> [ASSIGNMENT]
From the entries below, print exactly the span beginning with the line holding "ВидеоКарта MSI GeForce GTX 1070 GAMING X 8G" and ending with the line holding "Moon Boot Laarzen", endpoints included, and skip any pictures.

> [TASK MATERIAL]
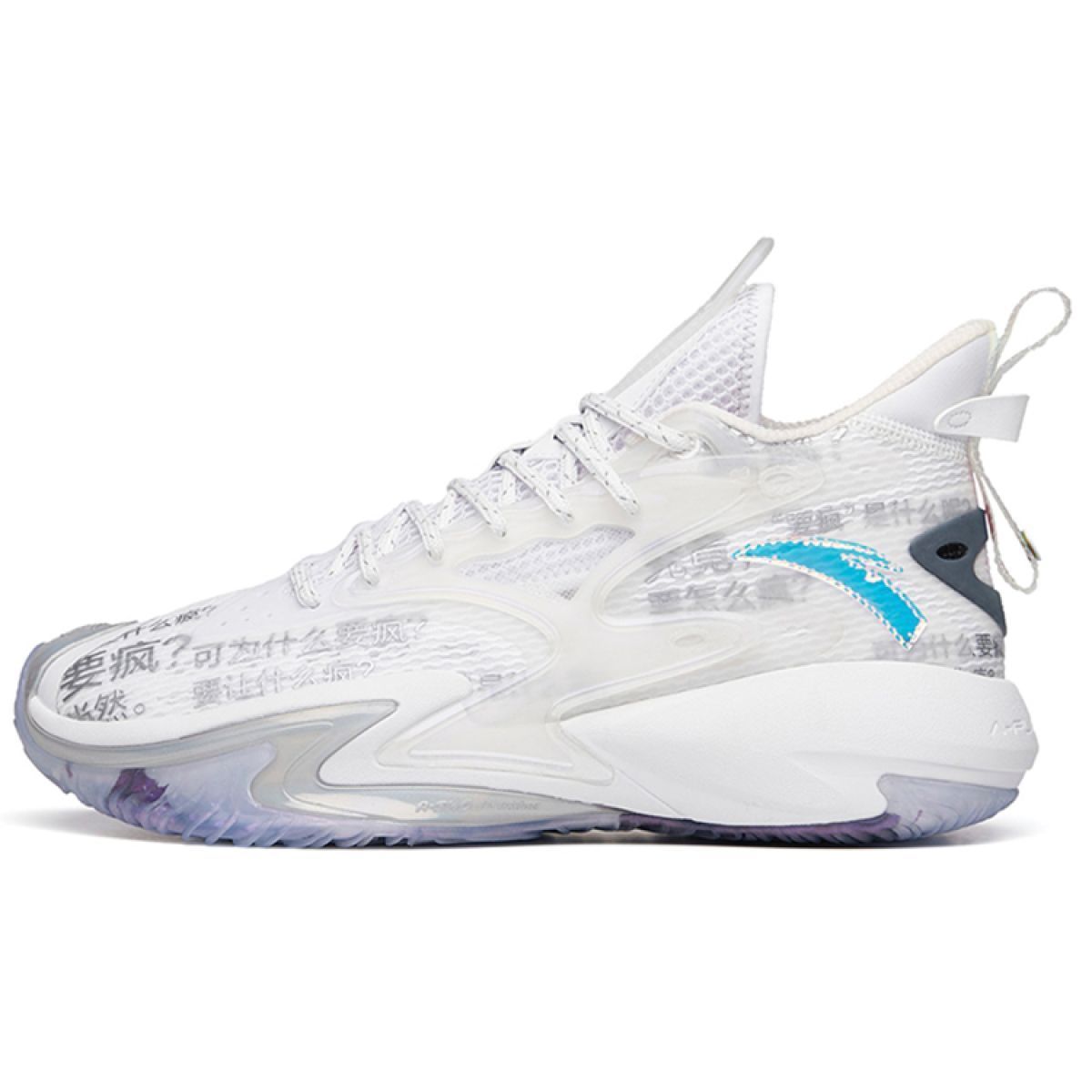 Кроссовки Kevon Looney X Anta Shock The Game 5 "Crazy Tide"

==

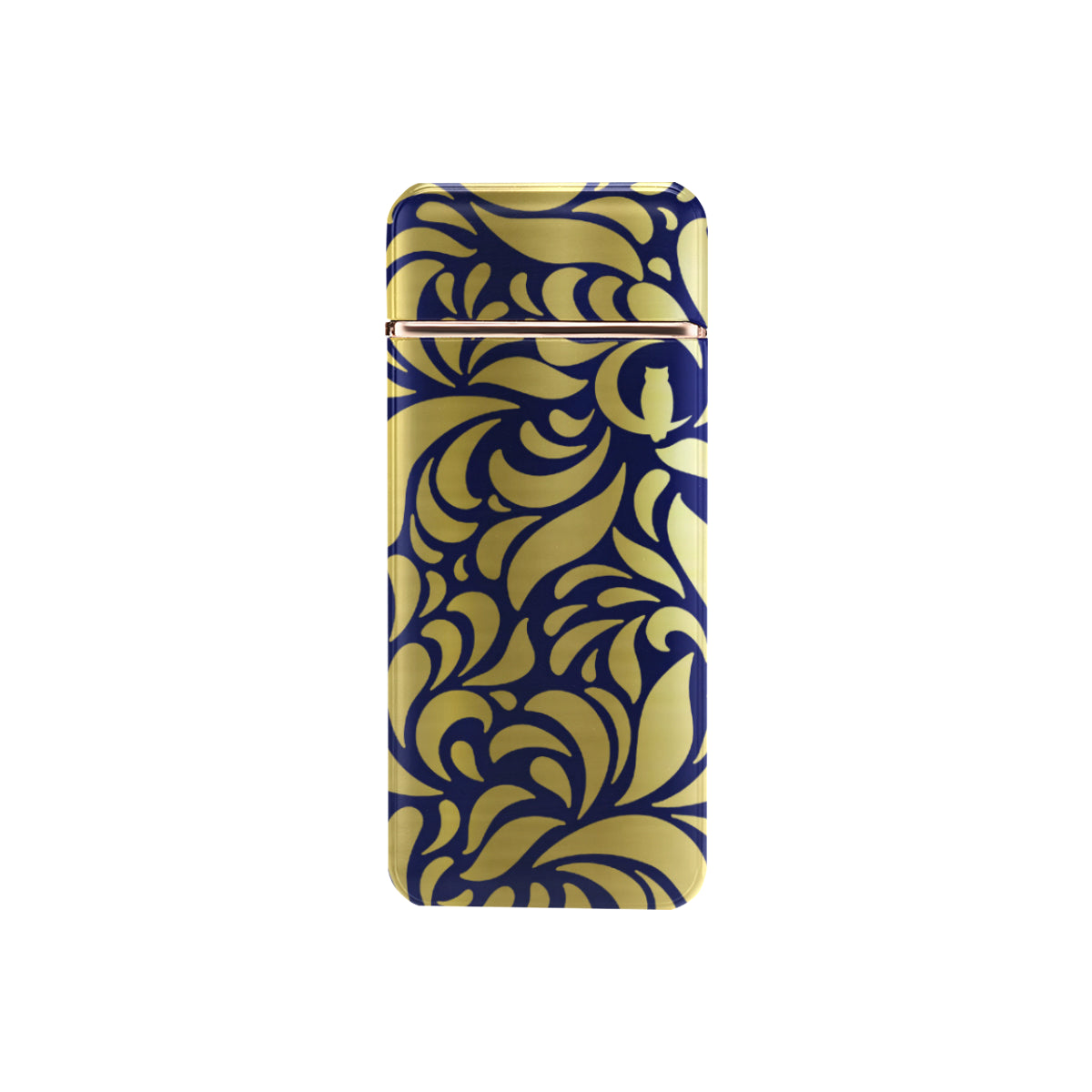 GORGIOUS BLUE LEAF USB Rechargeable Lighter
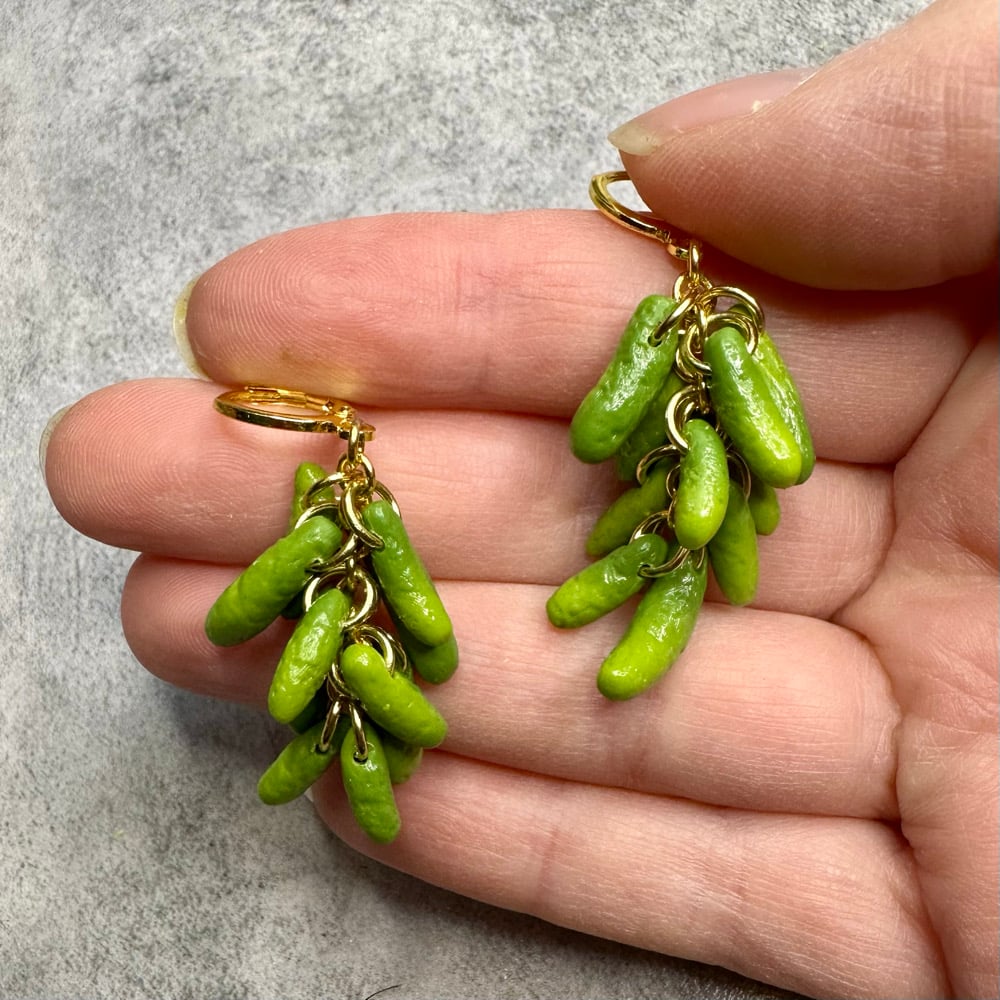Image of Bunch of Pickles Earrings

==

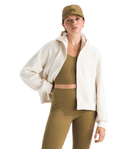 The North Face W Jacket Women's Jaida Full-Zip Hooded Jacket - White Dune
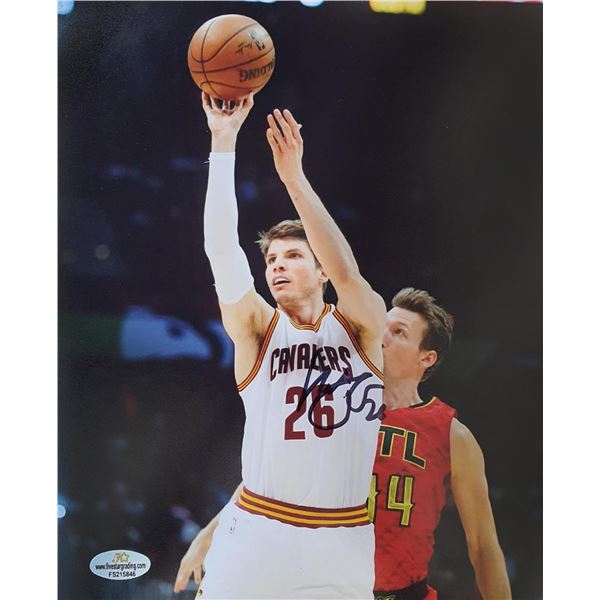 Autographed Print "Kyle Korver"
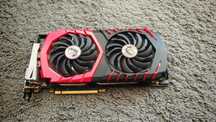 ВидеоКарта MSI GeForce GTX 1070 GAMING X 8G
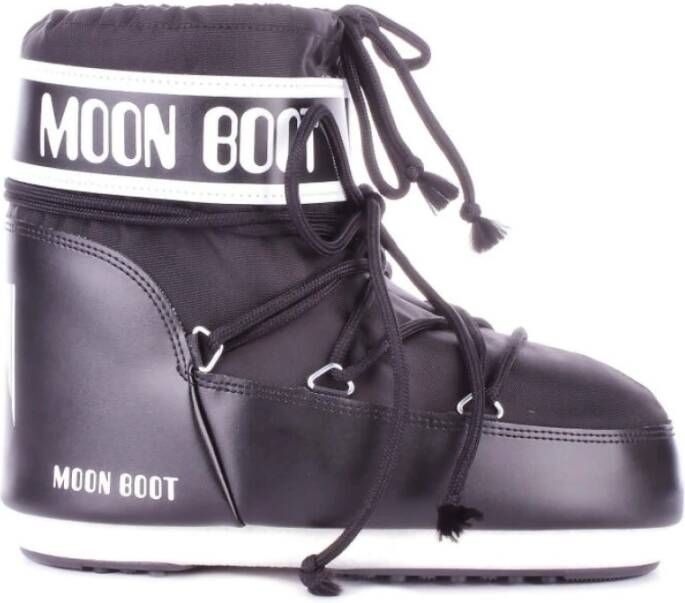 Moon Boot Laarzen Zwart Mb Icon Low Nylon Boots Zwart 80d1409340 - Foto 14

> [THE ANSWER]
 ВидеоКарта MSI GeForce GTX 1070 GAMING X 8G
 Moon Boot Laarzen Zwart Mb Icon Low Nylon Boots Zwart 80d1409340 - Foto 14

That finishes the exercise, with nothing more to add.